#### TEXT SECTION:
———
Should I take the subject this semester?
The following are the major differences between the fall and spring versions:
Professor Patrick H. Winston is in charge in the fall; Professor Tomas Lozano-Perez is in charge in the spring.
Much of the material covers the same ground. The most conspicuous differences are that the fall version focuses toward the end of the semester on models of aspects of human intelligence and the spring version includes a major section on formal logic.
Quizzes and Evaluations
This year, we will have 4 quizzes instead of 2, so as to both reduce time pressure and test less material per quiz.
The final will be organized into parts corresponding to the quizzes. If you have a bad day on one of the quiz days, you can make up for it on the final, as we propose to give you the higher of the two grades.
All quizzes and the final are open book, open notes, open problem sets and solutions, open everything, except for computers.
Tutorials and Recitations
As in previous years, we will have tutorials on Mondays and Tuesdays and recitations on Thursdays and Fridays. In addition, this year we are introducing the concept of a megarecitation, to be held 11-12 on Fridays. Roughly, the purpose of each element is as follows:
Syllabus table.ELEMENTS | PURPOSE |
---|
Lectures | To introduce most of the material and provide the big picture |
Tutorials | To provide help with the homework and assess understanding |
Mega Recitation | To demonstrate how to work problems of the kind that tend to show up on the quizzes |
Regular Recitations | To introduce some of the material, answer questions, provide additional perspective, and be a venue small enough for discussion |
Times and Places of Recitations and Tutorials
We will ask you to fill out a schedule form in the first lecture so that we can make assignments. Ignore the times listed by the registrar.
There will be no tutorials, regular recitations, or mega-recitation during the first week of class.
Am I expected to attend lectures, tutorials, the megarecitation, and the ordinary recitations?
Yes. We believe that the lectures, tutorials, and recitations are all an important part of the MIT experience, and we work hard to make them interesting and useful.
- Lectures introduce powerful ideas and relate the material to the "big picture." We often include questions on the quizzes and final that you can answer only by faithful lecture attendance.
———
#### EXERCISE A:
Render the short web captions as a numbered list, one caption per line, skipping any blank lines. Leave out the pictures and keep only the caption text.

Short web captions
———
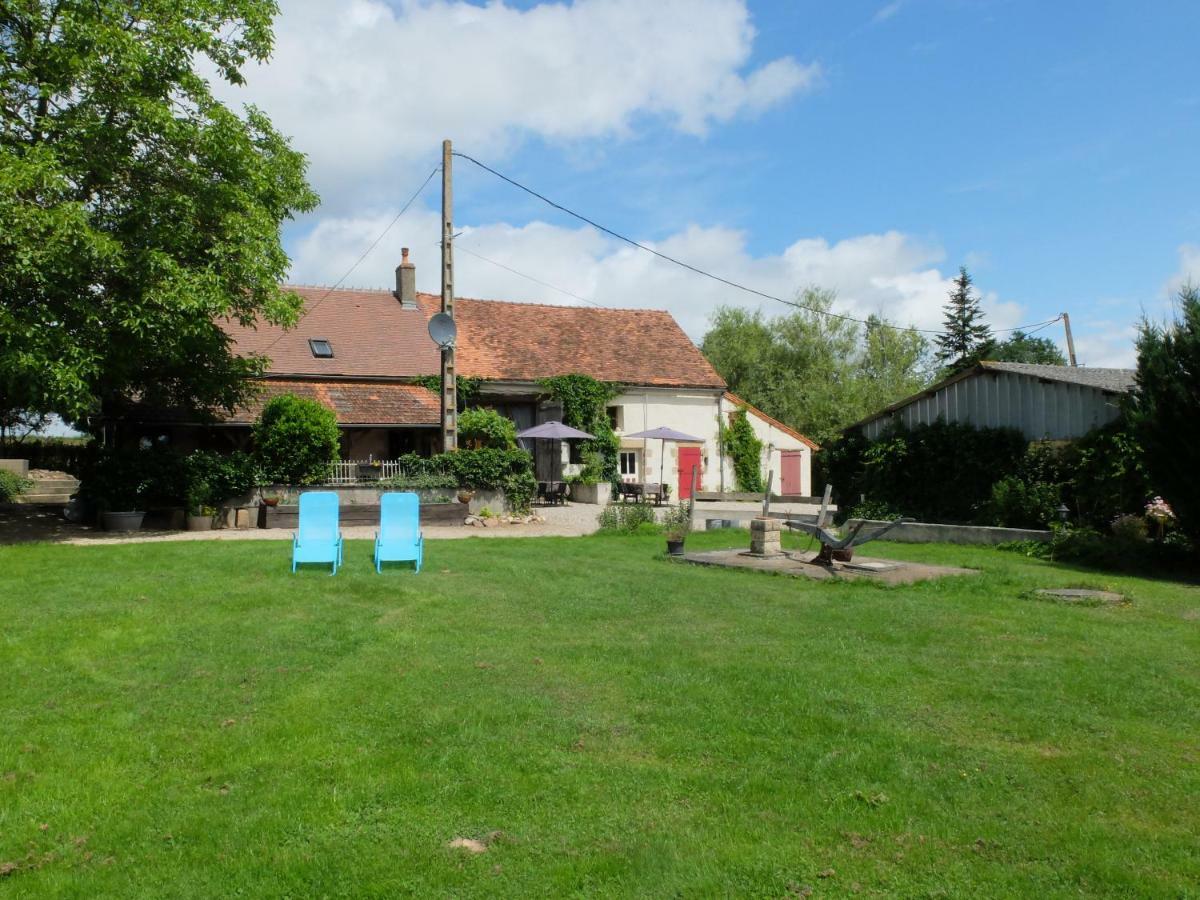 Bed and Breakfast Le Bon Coeur Ygrande Екстер'єр фото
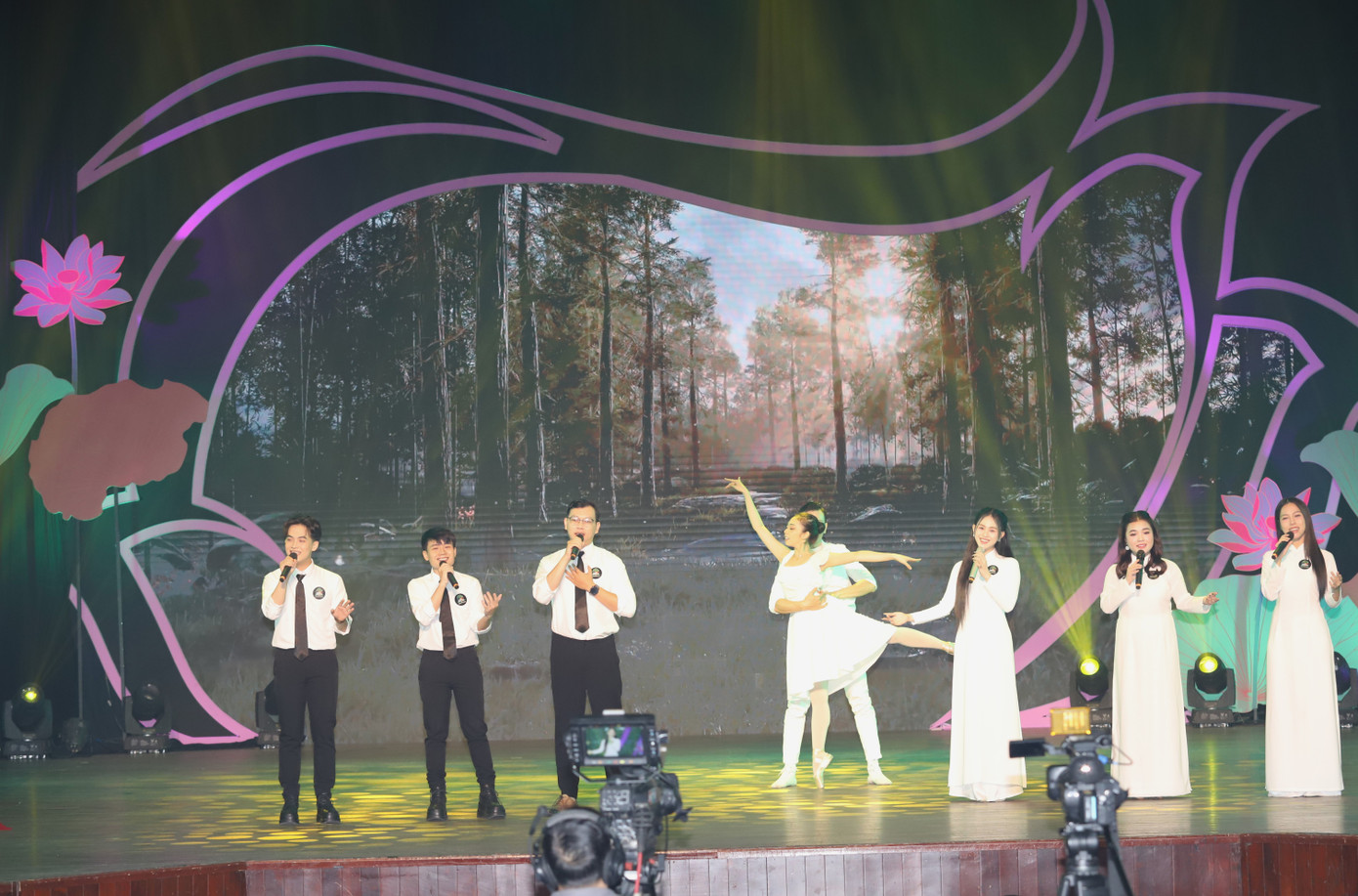Tiết mục văn nghệ do một tập thể nhận tuyên dương biểu diễn tại buổi lễ. Ảnh: Ngô Tùng Tiết mục văn nghệ do một tập thể nhận tuyên dương biểu diễn tại buổi lễ. Ảnh: Ngô Tùng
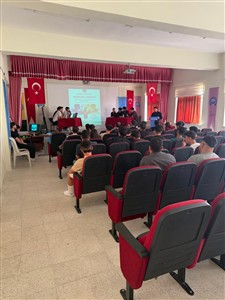 Ortaköy MYO’da 2 Yıllık Teknik Eğitim mi, 4 Yıllık Üniversite Eğitimi mi Daha Avantajlı Konulu Münazara Etkinliği Düzenlendi
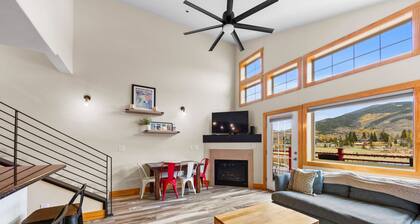 Luxury Condo w/ 2 Private Balconies, Stunning Mountain Views & Natural Light!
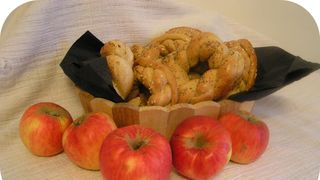 De ce este bine sa duci colaci si mere la biserica in ziua Sfintilor Petru si Pavel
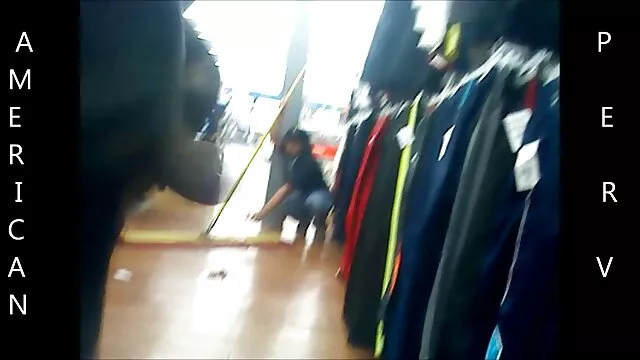 黑裂玩具一个女孩 业余的妈妈吹箫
———
#### EXERCISE B:
Finish out the next part of the course information text, starting right after its last sentence.

#### REPLY A:
1.  Bed and Breakfast Le Bon Coeur Ygrande Екстер'єр фото
2. Tiết mục văn nghệ do một tập thể nhận tuyên dương biểu diễn tại buổi lễ. Ảnh: Ngô Tùng Tiết mục văn nghệ do một tập thể nhận tuyên dương biểu diễn tại buổi lễ. Ảnh: Ngô Tùng
3.  Ortaköy MYO’da 2 Yıllık Teknik Eğitim mi, 4 Yıllık Üniversite Eğitimi mi Daha Avantajlı Konulu Münazara Etkinliği Düzenlendi
4.  Luxury Condo w/ 2 Private Balconies, Stunning Mountain Views & Natural Light!
5.  De ce este bine sa duci colaci si mere la biserica in ziua Sfintilor Petru si Pavel
6.  黑裂玩具一个女孩 业余的妈妈吹箫

#### REPLY B:
- Tutorials provide you with an opportunity to ask questions and to demonstrate your understanding.
- Recitations play a major role in clarifying the material and demonstrating how problems are solved.
Can I collaborate with friends on the homework?
Yes. We create the homework to help you learn the material. For many, that means working together, and certainly when you get stuck, you should seek help. On the other hand, you are not to simply submit someone else's work, as this would be both unethical and detrimental to your own learning, which will be reflected in quiz performance. Also, we get very sore if we catch someone cheating.
Do I need to know how to program in scheme?
The subject is not centered on programming, but a substantial fraction of the homework requires an understanding of Scheme and working out some small Scheme programs. The quizzes and final do not include questions that require any knowledge of Scheme programming. Veterans of 6.001 should have no trouble with the programming involved; students skilled in some other programming language will have to spend a couple of weekends reading the Scheme book and should work out a catch-up plan with their tutor; students with no programming experience are advised not to take the subject.
What can I bring to the quizzes and the final?
All quizzes and the final are open book, open notes, open problem sets and solutions, open everything, except for computers.
How are grades to be computed?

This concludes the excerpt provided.